In this nocturnal scene, one of the few he ever painted, Manet
seems to compete with Jongkind in an attempt to depict night
almost entirely in monochrome. His black shades into brown and
blue, passing from warmer tones into colder. Silhouetted against
the quay, the hulls of the sleeping boats, and the water beyond,
the women wait for their menfolk to come back from the sea. The
sky is studded with stars. Nothing here is facile. No doubt one
could find more luminous moonlight in later Impressionist studies,
whose mauve and green tonalities recall the writings of
Chateaubriand, but here the restricted palette, the frugality of
means, and the disdain of obvious effects have created true
atmosphere.
This is one of the canvases Manet painted at Boulogne.
When he went down to the harbor to paint, he was often surrounded
by a crowd of curious onlookers ready to jeer as they watched him
work. "Look," they would say, "that's the artist they talk so much
about, the one who paints such crazy things."

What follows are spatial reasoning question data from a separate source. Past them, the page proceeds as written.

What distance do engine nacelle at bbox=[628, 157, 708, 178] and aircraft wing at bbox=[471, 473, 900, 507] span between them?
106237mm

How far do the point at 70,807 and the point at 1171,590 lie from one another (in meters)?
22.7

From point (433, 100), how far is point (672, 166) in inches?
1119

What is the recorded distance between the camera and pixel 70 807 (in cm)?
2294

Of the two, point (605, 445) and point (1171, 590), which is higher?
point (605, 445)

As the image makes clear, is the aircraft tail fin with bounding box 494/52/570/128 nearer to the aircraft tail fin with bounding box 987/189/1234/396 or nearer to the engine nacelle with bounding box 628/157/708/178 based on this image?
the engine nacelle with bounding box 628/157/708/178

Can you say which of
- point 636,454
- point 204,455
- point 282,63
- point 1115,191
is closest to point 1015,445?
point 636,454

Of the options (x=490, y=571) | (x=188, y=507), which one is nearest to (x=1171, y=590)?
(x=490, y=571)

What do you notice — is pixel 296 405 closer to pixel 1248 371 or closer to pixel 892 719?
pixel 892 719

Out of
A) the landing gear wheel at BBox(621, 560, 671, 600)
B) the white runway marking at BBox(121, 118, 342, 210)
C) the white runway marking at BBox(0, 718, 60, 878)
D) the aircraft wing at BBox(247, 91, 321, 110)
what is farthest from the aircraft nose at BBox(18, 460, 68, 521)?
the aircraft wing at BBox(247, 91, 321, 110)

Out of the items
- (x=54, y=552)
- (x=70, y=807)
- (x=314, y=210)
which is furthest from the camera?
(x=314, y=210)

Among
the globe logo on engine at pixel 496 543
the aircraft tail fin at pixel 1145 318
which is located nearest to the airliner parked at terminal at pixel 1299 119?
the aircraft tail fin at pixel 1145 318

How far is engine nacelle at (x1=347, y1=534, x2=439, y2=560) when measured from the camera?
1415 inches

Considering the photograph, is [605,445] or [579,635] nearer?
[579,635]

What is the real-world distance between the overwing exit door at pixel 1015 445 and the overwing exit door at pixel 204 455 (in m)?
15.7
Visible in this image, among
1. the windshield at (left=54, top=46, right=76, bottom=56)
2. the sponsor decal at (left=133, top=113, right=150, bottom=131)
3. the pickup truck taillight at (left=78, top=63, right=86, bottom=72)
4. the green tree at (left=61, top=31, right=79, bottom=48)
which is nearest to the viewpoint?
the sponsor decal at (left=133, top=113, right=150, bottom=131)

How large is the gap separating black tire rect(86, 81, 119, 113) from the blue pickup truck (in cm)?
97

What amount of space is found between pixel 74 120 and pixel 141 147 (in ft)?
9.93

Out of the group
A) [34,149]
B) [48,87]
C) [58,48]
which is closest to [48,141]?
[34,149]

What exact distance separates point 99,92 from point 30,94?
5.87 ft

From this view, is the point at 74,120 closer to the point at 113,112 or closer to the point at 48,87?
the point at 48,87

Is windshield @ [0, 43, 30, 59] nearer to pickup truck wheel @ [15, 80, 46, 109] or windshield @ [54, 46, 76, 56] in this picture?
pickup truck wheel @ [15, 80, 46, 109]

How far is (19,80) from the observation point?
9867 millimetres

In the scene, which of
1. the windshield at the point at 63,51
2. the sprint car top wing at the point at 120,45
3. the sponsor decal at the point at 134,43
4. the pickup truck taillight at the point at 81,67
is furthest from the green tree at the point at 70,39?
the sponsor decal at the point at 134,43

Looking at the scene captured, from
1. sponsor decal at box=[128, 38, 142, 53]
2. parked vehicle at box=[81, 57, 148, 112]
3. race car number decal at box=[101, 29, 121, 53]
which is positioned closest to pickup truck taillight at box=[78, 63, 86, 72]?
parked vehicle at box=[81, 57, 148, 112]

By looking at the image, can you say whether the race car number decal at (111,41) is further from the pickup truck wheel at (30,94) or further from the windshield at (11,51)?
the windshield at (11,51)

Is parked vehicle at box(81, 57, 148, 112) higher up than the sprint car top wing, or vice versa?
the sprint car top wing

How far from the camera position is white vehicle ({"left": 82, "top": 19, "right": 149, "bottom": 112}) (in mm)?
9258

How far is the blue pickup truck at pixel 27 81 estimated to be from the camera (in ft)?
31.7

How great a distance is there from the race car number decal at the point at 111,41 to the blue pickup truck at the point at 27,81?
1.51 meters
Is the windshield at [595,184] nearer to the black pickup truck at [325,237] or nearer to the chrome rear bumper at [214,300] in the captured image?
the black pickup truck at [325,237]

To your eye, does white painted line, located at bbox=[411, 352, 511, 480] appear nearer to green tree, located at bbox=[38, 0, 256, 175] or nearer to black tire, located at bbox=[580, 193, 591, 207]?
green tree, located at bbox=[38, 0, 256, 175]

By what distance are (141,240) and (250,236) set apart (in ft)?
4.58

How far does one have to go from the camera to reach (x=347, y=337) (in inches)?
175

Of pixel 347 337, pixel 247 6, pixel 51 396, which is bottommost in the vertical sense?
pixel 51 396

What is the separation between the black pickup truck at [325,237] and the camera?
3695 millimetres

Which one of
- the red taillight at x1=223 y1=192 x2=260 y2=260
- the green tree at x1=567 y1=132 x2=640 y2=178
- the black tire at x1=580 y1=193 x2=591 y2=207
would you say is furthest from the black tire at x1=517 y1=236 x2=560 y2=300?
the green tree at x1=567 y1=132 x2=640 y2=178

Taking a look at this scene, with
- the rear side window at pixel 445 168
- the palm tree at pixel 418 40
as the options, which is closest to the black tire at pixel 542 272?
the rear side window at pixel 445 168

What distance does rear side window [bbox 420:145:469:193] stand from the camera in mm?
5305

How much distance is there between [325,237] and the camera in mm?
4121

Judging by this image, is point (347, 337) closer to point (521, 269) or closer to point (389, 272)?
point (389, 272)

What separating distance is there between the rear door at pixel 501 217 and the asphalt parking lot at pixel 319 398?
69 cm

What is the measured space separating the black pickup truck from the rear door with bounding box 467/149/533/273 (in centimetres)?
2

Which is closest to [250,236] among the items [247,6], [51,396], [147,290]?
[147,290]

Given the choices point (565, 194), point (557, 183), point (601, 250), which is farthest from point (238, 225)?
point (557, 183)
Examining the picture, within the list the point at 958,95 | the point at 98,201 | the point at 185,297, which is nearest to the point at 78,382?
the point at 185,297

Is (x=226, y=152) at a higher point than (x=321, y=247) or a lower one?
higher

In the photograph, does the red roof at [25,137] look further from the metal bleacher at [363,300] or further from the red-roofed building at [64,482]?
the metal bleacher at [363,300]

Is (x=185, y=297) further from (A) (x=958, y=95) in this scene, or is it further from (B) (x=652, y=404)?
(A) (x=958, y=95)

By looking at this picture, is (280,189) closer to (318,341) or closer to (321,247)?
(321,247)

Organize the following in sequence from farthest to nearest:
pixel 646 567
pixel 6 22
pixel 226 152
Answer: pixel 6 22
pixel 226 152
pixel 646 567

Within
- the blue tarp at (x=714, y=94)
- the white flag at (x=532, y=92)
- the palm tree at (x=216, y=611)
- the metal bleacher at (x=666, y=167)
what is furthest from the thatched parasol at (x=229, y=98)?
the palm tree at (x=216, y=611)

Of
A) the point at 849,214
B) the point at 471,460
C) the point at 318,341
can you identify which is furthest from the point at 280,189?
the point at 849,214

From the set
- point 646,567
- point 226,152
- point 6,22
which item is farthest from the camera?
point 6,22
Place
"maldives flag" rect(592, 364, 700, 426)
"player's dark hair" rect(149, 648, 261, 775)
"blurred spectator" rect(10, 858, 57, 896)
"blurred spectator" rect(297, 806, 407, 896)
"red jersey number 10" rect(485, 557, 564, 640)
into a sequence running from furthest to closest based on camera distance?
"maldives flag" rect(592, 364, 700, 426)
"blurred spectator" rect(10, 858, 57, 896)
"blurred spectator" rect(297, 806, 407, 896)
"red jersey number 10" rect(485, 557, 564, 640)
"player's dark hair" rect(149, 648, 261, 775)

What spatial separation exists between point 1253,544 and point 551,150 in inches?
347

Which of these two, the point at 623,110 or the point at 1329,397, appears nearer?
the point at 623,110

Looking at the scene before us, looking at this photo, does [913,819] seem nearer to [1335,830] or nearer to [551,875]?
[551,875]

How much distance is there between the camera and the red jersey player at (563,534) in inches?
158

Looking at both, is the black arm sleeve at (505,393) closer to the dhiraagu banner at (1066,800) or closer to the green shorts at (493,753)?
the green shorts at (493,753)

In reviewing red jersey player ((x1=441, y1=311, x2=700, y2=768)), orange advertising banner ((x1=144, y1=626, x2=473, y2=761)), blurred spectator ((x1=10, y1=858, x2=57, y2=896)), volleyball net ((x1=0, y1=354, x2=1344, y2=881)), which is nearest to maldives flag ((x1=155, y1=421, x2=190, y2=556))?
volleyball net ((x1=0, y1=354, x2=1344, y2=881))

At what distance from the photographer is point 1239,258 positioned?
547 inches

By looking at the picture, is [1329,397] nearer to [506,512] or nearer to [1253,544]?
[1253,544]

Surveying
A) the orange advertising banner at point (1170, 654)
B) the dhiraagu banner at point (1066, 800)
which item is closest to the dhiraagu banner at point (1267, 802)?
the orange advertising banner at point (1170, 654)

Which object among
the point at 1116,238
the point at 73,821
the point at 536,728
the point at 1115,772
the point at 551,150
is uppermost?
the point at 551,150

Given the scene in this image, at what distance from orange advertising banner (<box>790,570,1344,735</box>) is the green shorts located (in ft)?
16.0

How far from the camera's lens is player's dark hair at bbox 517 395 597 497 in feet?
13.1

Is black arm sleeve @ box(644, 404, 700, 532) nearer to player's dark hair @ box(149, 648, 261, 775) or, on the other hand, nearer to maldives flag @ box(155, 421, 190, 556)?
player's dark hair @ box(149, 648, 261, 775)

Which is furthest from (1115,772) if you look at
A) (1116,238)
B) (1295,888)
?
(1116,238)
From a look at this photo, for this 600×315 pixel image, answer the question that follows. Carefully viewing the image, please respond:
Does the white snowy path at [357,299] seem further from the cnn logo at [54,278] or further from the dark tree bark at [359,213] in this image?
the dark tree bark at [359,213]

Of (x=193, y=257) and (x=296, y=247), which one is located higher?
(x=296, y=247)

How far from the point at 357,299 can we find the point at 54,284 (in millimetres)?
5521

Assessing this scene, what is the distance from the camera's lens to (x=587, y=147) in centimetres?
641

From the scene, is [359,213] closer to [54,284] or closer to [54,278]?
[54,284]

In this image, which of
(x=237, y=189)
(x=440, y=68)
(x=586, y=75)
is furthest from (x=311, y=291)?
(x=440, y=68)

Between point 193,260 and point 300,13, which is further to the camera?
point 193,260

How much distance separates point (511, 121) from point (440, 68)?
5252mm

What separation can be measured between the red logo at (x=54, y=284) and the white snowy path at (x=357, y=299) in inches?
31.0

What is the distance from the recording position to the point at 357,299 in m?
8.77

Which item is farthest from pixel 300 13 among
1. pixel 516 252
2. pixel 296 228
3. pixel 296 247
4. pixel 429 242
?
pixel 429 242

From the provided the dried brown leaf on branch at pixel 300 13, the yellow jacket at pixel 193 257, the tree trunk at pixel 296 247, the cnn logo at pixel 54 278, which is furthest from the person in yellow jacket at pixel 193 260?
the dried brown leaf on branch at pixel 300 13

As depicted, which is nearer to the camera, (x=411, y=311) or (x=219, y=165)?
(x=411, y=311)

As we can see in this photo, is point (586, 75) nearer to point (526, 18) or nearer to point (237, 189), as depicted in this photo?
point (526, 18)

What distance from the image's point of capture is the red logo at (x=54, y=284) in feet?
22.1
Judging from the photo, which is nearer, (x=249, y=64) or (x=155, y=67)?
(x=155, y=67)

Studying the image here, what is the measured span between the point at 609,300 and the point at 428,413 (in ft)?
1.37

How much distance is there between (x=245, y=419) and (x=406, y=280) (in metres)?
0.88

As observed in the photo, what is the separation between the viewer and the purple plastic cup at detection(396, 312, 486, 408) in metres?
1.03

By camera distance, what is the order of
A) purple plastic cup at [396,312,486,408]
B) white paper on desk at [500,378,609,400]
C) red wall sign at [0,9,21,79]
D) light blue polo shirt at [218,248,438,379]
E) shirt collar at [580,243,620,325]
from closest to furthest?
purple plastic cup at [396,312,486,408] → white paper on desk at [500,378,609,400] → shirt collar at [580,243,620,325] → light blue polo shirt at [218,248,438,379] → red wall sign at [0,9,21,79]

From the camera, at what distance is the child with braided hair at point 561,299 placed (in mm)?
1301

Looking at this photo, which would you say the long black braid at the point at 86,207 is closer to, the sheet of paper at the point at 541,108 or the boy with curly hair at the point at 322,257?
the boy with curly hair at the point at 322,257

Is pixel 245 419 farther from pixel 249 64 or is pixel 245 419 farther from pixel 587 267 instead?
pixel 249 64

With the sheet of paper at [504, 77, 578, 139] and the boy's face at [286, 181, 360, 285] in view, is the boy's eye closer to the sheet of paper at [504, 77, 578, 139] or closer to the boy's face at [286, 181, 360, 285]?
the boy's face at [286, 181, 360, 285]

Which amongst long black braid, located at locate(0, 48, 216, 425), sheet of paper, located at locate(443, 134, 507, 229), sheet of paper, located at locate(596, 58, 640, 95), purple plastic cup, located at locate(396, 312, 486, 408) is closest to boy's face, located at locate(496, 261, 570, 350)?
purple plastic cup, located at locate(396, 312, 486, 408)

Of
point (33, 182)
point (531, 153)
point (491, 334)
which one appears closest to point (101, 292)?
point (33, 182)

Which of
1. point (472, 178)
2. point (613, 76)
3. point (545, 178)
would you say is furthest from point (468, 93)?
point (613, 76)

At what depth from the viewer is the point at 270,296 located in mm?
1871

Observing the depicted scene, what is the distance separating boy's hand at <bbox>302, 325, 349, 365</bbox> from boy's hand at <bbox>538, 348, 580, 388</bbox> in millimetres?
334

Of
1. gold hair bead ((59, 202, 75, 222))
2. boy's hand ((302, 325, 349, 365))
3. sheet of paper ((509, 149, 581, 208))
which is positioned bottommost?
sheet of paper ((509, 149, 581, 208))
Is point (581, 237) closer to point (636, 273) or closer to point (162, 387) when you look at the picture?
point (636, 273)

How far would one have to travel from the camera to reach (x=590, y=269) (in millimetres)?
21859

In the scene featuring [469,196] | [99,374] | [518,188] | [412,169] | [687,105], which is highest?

After depicting the activity of the harbor by day, Manet
now showed its stillness by moonlight. He had promised Alfred
Stevens to send a picture to the Brussels Salon, which was to open
on July 29. He sent the painting off fresh from the easel to the
Botanical Gardens, where the exhibition was to be held. It was
well received and hung between La Baigneuse and La Dormeuse by
Courbet.
"I put down what I saw," said Manet to Antonin Proust at
a dinner at Tortoni's in 1876, when this picture was mentioned.
"Where would you find anything more sincere or free of convention
> What could be easier than to put into this picture those
charming touches so dear to Mr. Wolff I. The things he likes are
fought over now as though they were pieces of the true cross, but
in ten years' time they will not be worth a penny!"
Tabarant relates that in 1872 Stevens sold this picture
for 1000 francs to Durand-Ruel, who passed it on to Faure, the
great collector of Manet's works. In 1899 it was acquired by the
Comte de Camondo, from whom it went to the Louvre.